* _EXTRACTED RECORDS_

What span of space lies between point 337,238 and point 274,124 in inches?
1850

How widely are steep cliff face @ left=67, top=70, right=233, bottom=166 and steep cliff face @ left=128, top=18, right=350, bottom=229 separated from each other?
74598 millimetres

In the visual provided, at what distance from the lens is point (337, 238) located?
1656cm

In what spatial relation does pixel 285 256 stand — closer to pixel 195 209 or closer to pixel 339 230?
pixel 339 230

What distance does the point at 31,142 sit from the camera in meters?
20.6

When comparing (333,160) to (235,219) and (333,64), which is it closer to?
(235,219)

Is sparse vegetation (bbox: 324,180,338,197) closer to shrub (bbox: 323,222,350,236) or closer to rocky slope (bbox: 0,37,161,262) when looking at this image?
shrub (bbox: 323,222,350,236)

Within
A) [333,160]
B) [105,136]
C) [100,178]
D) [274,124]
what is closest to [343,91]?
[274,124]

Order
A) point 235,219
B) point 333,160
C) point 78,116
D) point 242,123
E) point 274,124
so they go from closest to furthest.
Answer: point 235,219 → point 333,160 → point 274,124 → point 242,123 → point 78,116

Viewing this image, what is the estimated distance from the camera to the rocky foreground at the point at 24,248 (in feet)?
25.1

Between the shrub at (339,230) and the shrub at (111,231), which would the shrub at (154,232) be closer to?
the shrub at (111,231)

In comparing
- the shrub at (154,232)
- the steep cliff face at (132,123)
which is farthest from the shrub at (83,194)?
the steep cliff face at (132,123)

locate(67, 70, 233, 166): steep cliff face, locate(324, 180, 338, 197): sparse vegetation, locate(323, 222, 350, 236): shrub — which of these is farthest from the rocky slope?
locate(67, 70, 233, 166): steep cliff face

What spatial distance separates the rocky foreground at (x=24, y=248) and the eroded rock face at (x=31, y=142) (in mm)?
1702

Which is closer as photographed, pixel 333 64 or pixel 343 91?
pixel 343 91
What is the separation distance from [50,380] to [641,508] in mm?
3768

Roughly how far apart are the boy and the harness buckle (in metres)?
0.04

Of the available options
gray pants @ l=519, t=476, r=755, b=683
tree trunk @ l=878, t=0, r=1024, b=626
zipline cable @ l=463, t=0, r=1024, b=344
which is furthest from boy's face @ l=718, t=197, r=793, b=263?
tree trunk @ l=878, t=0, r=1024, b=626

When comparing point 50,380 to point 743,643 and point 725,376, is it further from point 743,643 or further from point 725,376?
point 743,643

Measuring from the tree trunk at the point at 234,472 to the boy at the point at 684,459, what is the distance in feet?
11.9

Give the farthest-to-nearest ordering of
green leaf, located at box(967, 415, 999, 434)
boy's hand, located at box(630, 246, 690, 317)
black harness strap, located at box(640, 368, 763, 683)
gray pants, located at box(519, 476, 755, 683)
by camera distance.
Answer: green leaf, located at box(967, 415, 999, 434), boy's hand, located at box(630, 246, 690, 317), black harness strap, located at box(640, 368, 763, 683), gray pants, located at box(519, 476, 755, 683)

* _WRITTEN PROBLEM_
Restate the listing above word for word.

* _COMPLETE ANSWER_
What span of space lies between point 337,238 and point 274,124 in inches?
1850

How widely are steep cliff face @ left=67, top=70, right=233, bottom=166 and steep cliff face @ left=128, top=18, right=350, bottom=229 separated from each other?
74598 millimetres

In the visual provided, at what distance from the lens is point (337, 238) located?
1656cm

In what spatial relation does pixel 285 256 stand — closer to pixel 195 209 or closer to pixel 339 230?
pixel 339 230

What distance does the point at 31,142 sit from the camera in meters?
20.6

When comparing (333,160) to (235,219) and (333,64), which is it closer to?
(235,219)

Is sparse vegetation (bbox: 324,180,338,197) closer to shrub (bbox: 323,222,350,236) or closer to rocky slope (bbox: 0,37,161,262) when looking at this image?
shrub (bbox: 323,222,350,236)

Within
A) [333,160]
B) [105,136]
C) [100,178]
D) [274,124]
what is closest to [343,91]?
[274,124]

Order
A) point 235,219
B) point 333,160
C) point 78,116
D) point 242,123
E) point 274,124
so they go from closest to furthest.
Answer: point 235,219 → point 333,160 → point 274,124 → point 242,123 → point 78,116

Viewing this image, what is the estimated distance from the camera to the rocky foreground at the point at 24,248 (in feet)?
25.1

Between the shrub at (339,230) and the shrub at (111,231), which would the shrub at (154,232) be closer to?
the shrub at (111,231)

In comparing
- the shrub at (154,232)
- the steep cliff face at (132,123)
which is farthest from the shrub at (83,194)?
the steep cliff face at (132,123)

locate(67, 70, 233, 166): steep cliff face, locate(324, 180, 338, 197): sparse vegetation, locate(323, 222, 350, 236): shrub — which of these is farthest from the rocky slope?
locate(67, 70, 233, 166): steep cliff face

What spatial distance separates the rocky foreground at (x=24, y=248) and the eroded rock face at (x=31, y=142) (in mm)?
1702

Which is closer as photographed, pixel 333 64 or pixel 343 91?
pixel 343 91
What is the separation distance from [50,380] to [641,508] in mm?
3768

Roughly how far apart are the boy and the harness buckle (in metres)?
0.04

Of the available options
gray pants @ l=519, t=476, r=755, b=683
tree trunk @ l=878, t=0, r=1024, b=626
zipline cable @ l=463, t=0, r=1024, b=344
which is furthest from boy's face @ l=718, t=197, r=793, b=263?
tree trunk @ l=878, t=0, r=1024, b=626

When comparing point 50,380 to point 743,643 and point 725,376, is it further from point 743,643 or further from point 725,376?
point 743,643

Measuring from the tree trunk at the point at 234,472 to the boy at the point at 684,459, what is the distance in feet?
11.9

Give the farthest-to-nearest ordering of
green leaf, located at box(967, 415, 999, 434)
boy's hand, located at box(630, 246, 690, 317)
black harness strap, located at box(640, 368, 763, 683)
gray pants, located at box(519, 476, 755, 683)
by camera distance.
Answer: green leaf, located at box(967, 415, 999, 434), boy's hand, located at box(630, 246, 690, 317), black harness strap, located at box(640, 368, 763, 683), gray pants, located at box(519, 476, 755, 683)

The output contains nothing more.